== ABOUT THIS TASK ==
Taking the line that contains "class: Mammalia" as the first, copy each line exactly up to and including the last line below.

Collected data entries
# # # #

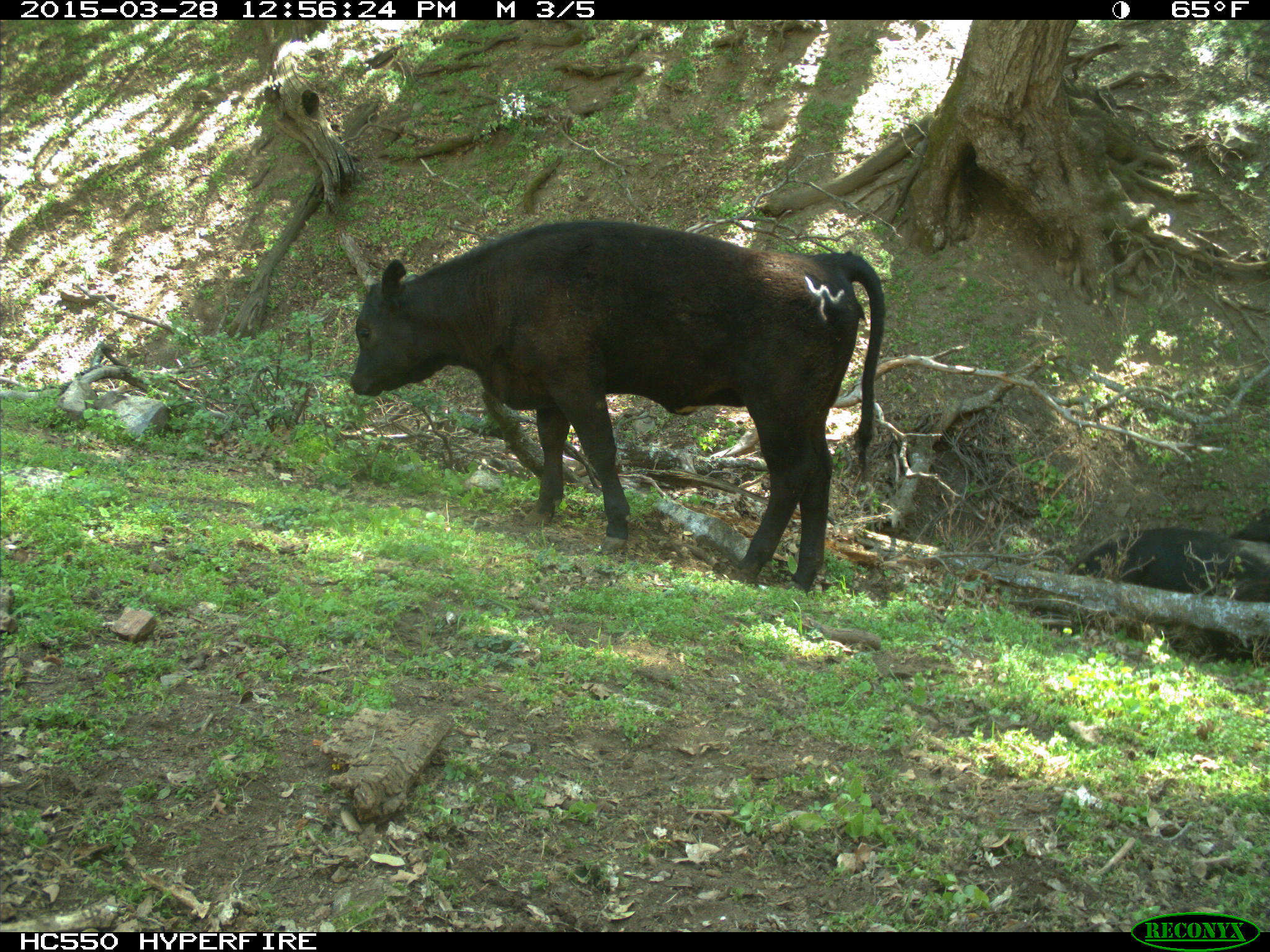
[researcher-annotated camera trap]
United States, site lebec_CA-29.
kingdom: Animalia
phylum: Chordata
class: Mammalia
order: Artiodactyla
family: Bovidae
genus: Bos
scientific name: Bos taurus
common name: domestic cow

# # # #

== WRITTEN ANSWER ==
class: Mammalia
order: Artiodactyla
family: Bovidae
genus: Bos
scientific name: Bos taurus
common name: domestic cow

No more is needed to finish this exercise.